A direção da Faculdade de Ciências da Universidade do Porto (FCUP) informou na segunda-feira à noite que não haveria aulas esta manhã no edifício ocupado por estudantes em protesto contra a manutenção das relações entre a academia e Israel.

Em comunicado à 00h05, a direção informou que devido à "ocupação de parte das instalações" do departamento de Ciência de Computadores (DCC) na segunda-feira, essa parte do edifício "estará encerrada de manhã".

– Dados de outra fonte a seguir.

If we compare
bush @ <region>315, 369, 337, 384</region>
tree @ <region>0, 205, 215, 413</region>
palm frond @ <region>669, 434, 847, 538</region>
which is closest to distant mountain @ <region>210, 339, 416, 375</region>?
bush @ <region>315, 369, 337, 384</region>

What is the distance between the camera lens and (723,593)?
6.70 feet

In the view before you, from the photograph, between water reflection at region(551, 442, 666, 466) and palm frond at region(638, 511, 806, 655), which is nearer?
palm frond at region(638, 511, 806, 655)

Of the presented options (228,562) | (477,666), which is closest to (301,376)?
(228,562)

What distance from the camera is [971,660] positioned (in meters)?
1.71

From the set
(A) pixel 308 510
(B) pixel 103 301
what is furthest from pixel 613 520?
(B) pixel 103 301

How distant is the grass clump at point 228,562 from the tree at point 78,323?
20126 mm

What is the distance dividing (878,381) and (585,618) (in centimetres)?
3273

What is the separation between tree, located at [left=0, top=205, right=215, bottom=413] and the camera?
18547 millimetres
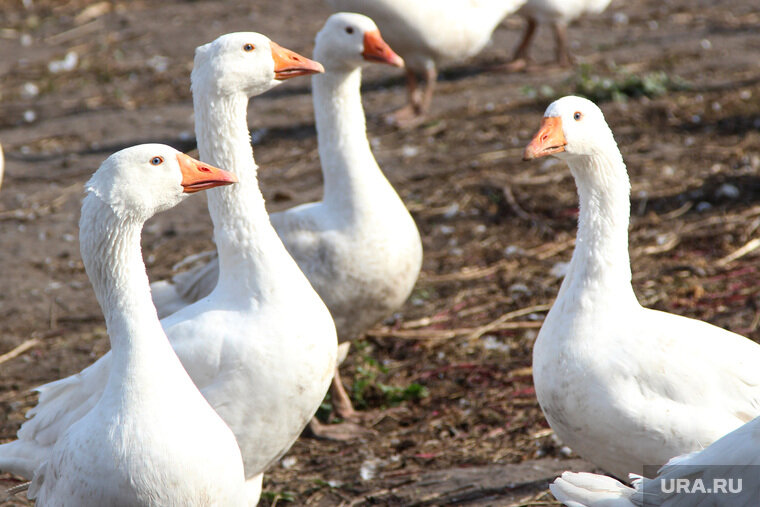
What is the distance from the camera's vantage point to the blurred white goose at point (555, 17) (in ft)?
33.2

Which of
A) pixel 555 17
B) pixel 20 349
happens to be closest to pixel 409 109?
pixel 555 17

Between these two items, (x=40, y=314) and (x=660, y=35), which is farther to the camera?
(x=660, y=35)

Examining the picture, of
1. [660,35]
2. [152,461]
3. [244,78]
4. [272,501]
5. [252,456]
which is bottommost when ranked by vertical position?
[272,501]

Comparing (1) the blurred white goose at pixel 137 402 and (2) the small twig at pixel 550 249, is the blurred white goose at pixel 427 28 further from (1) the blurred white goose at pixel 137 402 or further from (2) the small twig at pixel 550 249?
(1) the blurred white goose at pixel 137 402

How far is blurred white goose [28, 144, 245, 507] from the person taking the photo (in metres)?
3.19

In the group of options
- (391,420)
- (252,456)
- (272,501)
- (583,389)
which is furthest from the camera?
(391,420)

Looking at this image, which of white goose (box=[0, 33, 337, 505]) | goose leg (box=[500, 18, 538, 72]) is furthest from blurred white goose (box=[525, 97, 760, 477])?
goose leg (box=[500, 18, 538, 72])

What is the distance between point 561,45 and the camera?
34.4 feet

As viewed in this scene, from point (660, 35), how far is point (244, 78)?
843 cm

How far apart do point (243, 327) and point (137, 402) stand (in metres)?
0.75

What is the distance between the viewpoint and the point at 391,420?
5379mm

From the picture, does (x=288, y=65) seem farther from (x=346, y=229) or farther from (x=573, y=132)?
(x=573, y=132)

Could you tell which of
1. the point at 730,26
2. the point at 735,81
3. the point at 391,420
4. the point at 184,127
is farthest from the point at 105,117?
the point at 730,26

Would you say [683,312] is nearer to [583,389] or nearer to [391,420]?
[391,420]
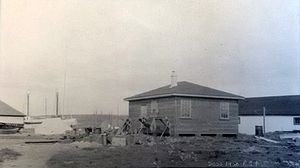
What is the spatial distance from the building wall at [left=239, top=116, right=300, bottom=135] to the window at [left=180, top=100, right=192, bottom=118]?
6908 millimetres

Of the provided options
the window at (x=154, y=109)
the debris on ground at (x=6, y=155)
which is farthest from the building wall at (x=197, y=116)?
the debris on ground at (x=6, y=155)

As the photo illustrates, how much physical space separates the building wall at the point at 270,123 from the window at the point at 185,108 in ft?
22.7

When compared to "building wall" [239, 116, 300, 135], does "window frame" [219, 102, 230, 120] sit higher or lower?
higher

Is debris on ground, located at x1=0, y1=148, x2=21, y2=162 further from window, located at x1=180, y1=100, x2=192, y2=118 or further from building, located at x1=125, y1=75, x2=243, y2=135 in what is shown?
window, located at x1=180, y1=100, x2=192, y2=118

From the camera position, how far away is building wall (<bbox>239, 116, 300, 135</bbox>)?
18198mm

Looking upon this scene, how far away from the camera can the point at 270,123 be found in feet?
63.4

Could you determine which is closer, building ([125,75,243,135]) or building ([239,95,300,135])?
building ([125,75,243,135])

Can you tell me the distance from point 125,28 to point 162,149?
255cm

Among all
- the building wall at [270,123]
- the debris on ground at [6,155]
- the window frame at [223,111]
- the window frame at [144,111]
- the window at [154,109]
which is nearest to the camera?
the debris on ground at [6,155]

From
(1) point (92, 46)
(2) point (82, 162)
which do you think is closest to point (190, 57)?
(1) point (92, 46)

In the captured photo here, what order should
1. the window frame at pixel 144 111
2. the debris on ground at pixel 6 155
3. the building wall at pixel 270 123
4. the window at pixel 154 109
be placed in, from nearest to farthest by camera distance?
1. the debris on ground at pixel 6 155
2. the window at pixel 154 109
3. the window frame at pixel 144 111
4. the building wall at pixel 270 123

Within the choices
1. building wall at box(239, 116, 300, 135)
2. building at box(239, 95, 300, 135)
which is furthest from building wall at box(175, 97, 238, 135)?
building wall at box(239, 116, 300, 135)

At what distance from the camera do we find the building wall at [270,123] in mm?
Result: 18198

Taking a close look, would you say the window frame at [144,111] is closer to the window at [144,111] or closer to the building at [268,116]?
the window at [144,111]
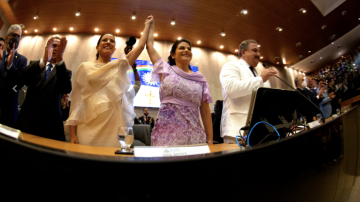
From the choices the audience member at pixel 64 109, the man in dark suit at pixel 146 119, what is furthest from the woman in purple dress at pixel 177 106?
the man in dark suit at pixel 146 119

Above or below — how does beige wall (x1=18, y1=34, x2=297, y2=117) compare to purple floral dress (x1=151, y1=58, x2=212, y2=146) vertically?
above

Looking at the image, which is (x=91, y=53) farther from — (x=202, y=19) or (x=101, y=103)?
(x=101, y=103)

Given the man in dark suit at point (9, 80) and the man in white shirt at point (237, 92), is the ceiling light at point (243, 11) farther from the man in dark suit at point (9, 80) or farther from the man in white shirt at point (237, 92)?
the man in dark suit at point (9, 80)

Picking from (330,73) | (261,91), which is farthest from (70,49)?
(330,73)

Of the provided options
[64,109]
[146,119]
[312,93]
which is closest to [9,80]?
[64,109]

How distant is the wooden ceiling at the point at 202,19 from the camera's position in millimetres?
4527

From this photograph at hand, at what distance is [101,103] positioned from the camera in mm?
1172

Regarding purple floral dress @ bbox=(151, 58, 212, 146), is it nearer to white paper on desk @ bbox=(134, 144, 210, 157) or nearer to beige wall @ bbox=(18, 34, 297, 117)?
white paper on desk @ bbox=(134, 144, 210, 157)

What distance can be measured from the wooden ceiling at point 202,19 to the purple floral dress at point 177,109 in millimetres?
3809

"Assim, não irão decorrer quaisquer atividades académicas, incluindo aulas ou avaliações, dentro do edifício FC6, até a direção da FCUP dar novas indicações. Até lá, não será permitido o acesso ao edifício", lê-se no comunicado assinado pelo diretor do DCC, Alípio Jorge.

No final do quinto dia de protestos, no interior da faculdade, nomeadamente nos corredores, escadas e em pelo menos uma das salas, mantinham-se cerca de 25 estudantes, num cenário que, a continuar até de manhã, impossibilita o normal decurso das aulas.

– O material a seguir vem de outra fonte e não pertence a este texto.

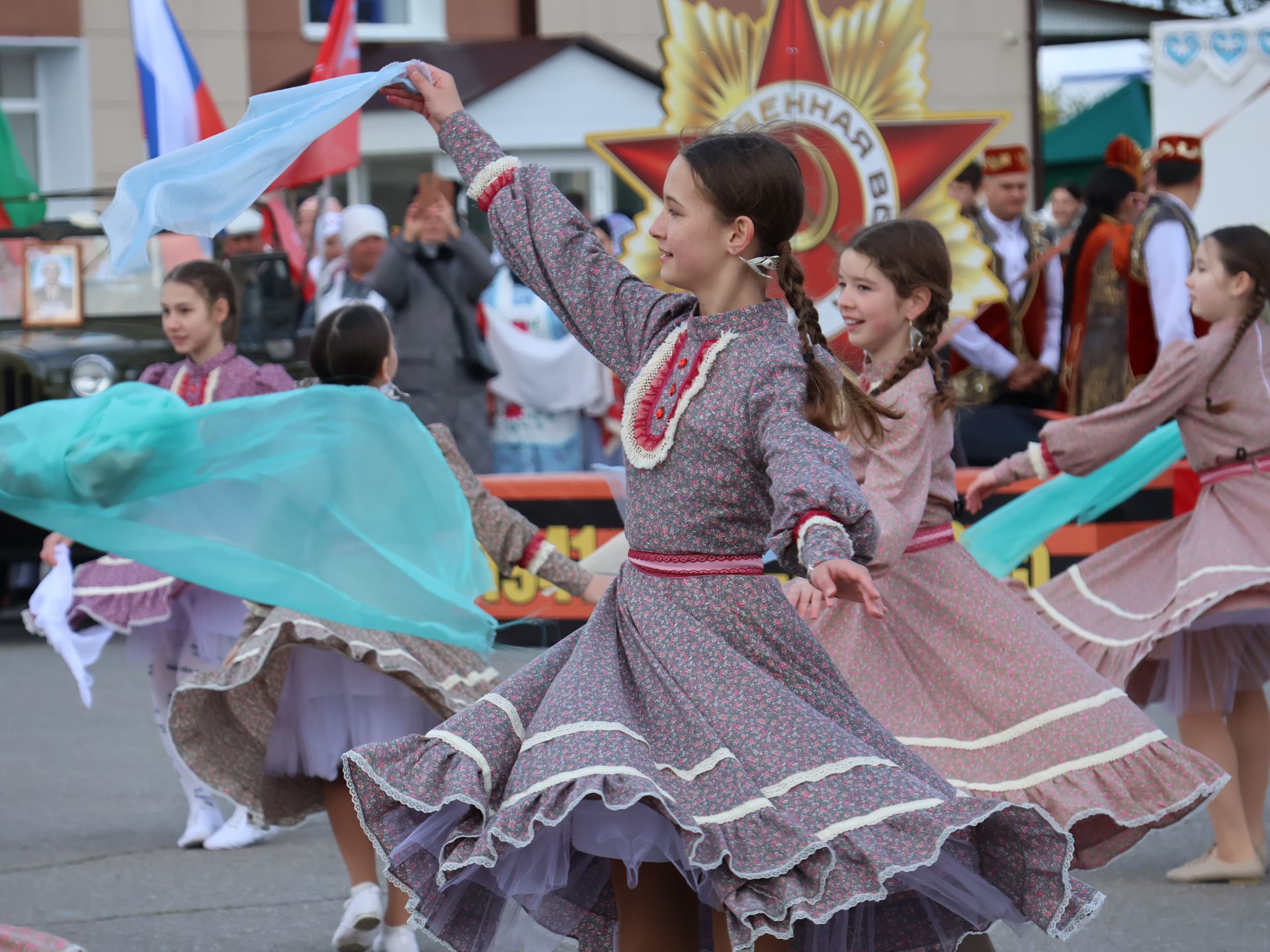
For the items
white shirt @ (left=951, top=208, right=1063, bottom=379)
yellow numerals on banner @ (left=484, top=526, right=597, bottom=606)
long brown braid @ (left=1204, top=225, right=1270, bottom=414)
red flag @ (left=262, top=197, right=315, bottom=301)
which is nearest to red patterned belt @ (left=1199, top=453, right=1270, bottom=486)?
long brown braid @ (left=1204, top=225, right=1270, bottom=414)

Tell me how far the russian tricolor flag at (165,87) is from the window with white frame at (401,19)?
28.7 ft

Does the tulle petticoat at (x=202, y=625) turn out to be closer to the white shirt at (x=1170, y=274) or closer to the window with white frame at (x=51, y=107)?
the white shirt at (x=1170, y=274)

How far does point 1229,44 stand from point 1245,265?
22.4 ft

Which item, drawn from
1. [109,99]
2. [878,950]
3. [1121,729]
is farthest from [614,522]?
[109,99]

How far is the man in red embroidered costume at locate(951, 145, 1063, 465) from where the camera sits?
864 centimetres

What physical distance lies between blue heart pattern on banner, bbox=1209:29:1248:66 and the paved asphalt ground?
19.5 ft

A ocupação do espaço aconteceu após a chegada de cinco agentes da PSP ao edifício, chamados pela diretora da faculdade depois de a última reunião com os estudantes ter falhado uma tentativa de acordo, da parte de estudantes, para uma cisão da academia com o Estado de Israel, e, da parte da faculdade, para que abandonassem os jardins onde protestam desde quinta-feira.

Cerca de uma centena de pessoas continuavam às 00h00 de hoje concentradas no jardim da FCUP, em protesto contra a manutenção das relações entre a academia e o Estado de Israel.

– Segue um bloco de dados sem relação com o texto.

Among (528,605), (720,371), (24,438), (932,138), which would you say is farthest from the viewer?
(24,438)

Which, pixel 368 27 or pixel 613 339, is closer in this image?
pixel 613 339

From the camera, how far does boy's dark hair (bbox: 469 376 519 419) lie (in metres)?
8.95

O protesto teve o primeiro momento em 08 de maio, quando cerca de meia centena de estudantes exigiram diante da reitoria da UP o corte de relações entre a academia e o Estado de Israel.

Na quarta-feira os estudantes concentraram-se na Faculdade de Belas Artes e decidiram prosseguir com o protesto na Faculdade de Ciências, onde colocaram tendas de campismo para se abrigarem durante a noite, rodeadas de bandeiras da Palestina, velas e faixas com frases como: "Solidariedade proletária por uma Palestina Livre", "Israel não é uma democracia, Israel é um país terrorista" e "A revolução começa aqui".

A ação faz parte da luta internacional de protesto estudantil que se iniciou em universidades norte-americanas e já se estendeu a instituições de ensino superior em várias cidades europeias, do Canadá, México e até Austrália, a exigir o fim da ofensiva israelita na Faixa de Gaza.

O conflito em curso na Faixa de Gaza foi desencadeado pelo ataque do grupo islamita Hamas em solo israelita de 07 de outubro de 2023, que causou cerca de 1.200 mortos e duas centenas de reféns, segundo as autoridades israelitas.

Em resposta, Israel lançou uma ofensiva militar em grande escala na Faixa de Gaza, que já provocou acima de 35 mil mortes, na maioria civis, de acordo com as autoridades locais controladas pelo Hamas, e deixou o enclave numa situação de grave crise humanitária.